Dataset Configuration#

  • --dataset specifies the dataset [openqa|longalpaca|line_by_line|flickr8k]. You can also use a custom dataset parser in Python; refer to the Custom Dataset Guide.

    • line_by_line treats each line as a separate prompt and requires a dataset_path.

    • longalpaca will use item['instruction'] as the prompt. If dataset_path is not specified, it will be automatically downloaded from modelscope.

    • openqa will use item['question'] as the prompt. If dataset_path is not specified, it will be automatically downloaded from modelscope.

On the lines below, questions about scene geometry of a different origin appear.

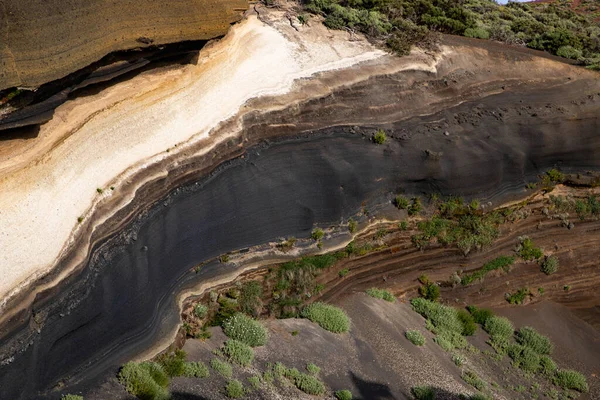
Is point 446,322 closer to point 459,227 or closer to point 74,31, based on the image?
point 459,227

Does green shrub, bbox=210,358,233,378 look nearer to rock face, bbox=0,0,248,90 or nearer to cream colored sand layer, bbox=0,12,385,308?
cream colored sand layer, bbox=0,12,385,308

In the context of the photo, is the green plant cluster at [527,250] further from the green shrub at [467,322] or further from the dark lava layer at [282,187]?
the green shrub at [467,322]

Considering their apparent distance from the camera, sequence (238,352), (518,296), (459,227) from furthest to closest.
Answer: (518,296), (459,227), (238,352)

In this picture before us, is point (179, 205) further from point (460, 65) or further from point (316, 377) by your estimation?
point (460, 65)

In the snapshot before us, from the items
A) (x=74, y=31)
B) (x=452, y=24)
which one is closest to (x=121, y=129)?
(x=74, y=31)

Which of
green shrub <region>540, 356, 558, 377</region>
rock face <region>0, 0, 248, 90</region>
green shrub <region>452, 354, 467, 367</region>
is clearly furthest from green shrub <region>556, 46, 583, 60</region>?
rock face <region>0, 0, 248, 90</region>

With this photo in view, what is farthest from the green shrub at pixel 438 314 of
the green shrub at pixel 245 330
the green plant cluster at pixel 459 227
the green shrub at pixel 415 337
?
the green shrub at pixel 245 330
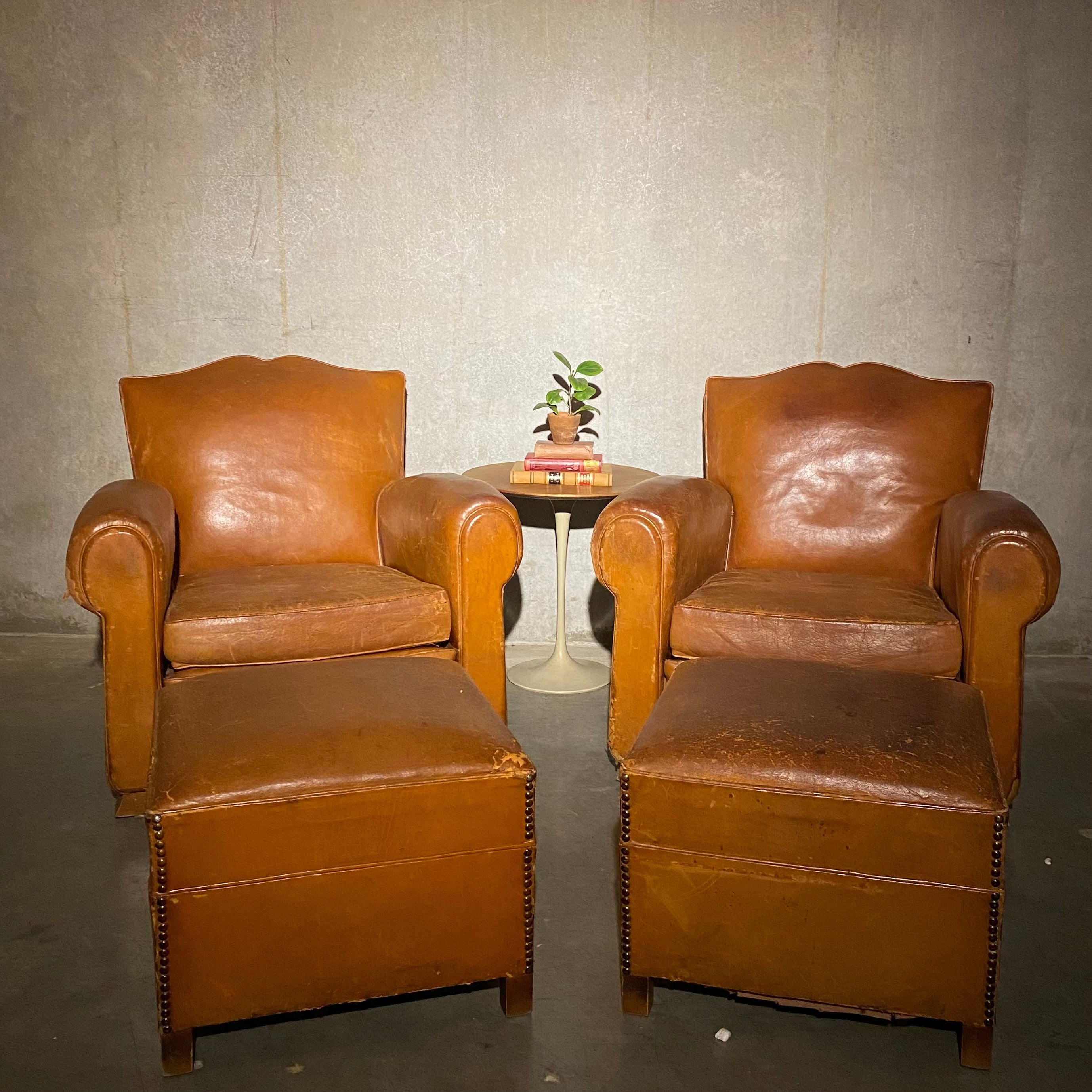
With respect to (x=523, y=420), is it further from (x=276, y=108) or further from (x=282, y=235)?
(x=276, y=108)

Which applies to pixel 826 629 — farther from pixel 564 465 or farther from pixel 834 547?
pixel 564 465

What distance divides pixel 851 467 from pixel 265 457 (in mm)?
1565

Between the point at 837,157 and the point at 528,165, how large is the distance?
0.97m

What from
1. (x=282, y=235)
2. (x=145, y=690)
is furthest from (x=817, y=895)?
(x=282, y=235)

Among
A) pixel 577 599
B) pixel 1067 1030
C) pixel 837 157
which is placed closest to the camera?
pixel 1067 1030

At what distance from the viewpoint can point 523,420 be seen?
371 cm

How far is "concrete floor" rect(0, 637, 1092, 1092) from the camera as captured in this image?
1.71 metres

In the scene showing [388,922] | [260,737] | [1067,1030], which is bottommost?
[1067,1030]

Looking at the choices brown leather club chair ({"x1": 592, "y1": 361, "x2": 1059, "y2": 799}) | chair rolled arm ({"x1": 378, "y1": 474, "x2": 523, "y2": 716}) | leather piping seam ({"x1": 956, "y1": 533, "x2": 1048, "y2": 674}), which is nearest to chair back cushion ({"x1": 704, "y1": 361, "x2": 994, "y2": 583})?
brown leather club chair ({"x1": 592, "y1": 361, "x2": 1059, "y2": 799})

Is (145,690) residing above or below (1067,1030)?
above

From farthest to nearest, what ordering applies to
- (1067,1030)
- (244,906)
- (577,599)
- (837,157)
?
1. (577,599)
2. (837,157)
3. (1067,1030)
4. (244,906)

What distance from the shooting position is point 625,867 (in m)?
1.80

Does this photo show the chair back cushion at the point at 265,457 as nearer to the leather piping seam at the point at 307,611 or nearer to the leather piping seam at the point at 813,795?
the leather piping seam at the point at 307,611

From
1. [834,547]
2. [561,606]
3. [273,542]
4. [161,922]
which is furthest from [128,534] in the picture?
[834,547]
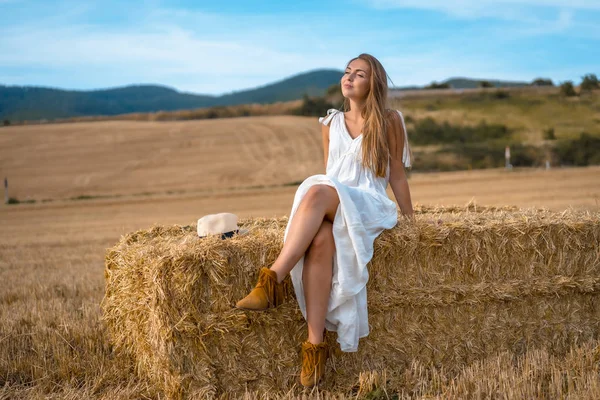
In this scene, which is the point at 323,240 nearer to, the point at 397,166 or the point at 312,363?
the point at 312,363

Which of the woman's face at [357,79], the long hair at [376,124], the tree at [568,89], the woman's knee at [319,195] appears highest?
the tree at [568,89]

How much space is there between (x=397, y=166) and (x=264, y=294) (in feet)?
5.20

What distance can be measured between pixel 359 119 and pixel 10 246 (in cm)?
934

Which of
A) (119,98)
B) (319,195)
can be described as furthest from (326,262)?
(119,98)

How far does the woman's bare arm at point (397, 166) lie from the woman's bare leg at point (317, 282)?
3.17 feet

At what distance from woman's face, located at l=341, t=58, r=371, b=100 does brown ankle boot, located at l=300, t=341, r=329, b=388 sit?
6.08 ft

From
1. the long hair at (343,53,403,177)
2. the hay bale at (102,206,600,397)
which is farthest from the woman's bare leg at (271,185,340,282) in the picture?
the long hair at (343,53,403,177)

    • flickr8k will construct image-text inputs, making it suitable for evaluating multimodal models; the dataset will be automatically downloaded from modelscope, and specifying dataset_path is not supported.

  • --dataset-path: Path to the dataset file, used in combination with the dataset. openqa and longalpaca do not need a specified dataset path and will be downloaded automatically; line_by_line requires a local dataset file, which will be loaded line by line.

Model Settings#

  • --tokenizer-path: Optional, specify the path to tokenizer weights for calculating the number of input and output tokens, usually in the same directory as the model weights.

  • --frequency-penalty: Frequency penalty value.

  • --logprobs: Log probabilities.

  • --max-tokens: Maximum number of tokens that can be generated.

  • --min-tokens: Minimum number of tokens to be generated.

  • --n-choices: Number of completion choices generated.

  • --seed: Random seed, default is 42.

  • --stop: Tokens that stop generation.

  • --stop-token-ids: Set stop token IDs.

  • --temperature: Sampling temperature.

  • --top-p: Top_p sampling.

Data Storage#

  • --wandb-api-key: wandb API key, if set, metrics will be saved to wandb.

  • --outputs-dir specifies the output file path, with a default value of ./outputs.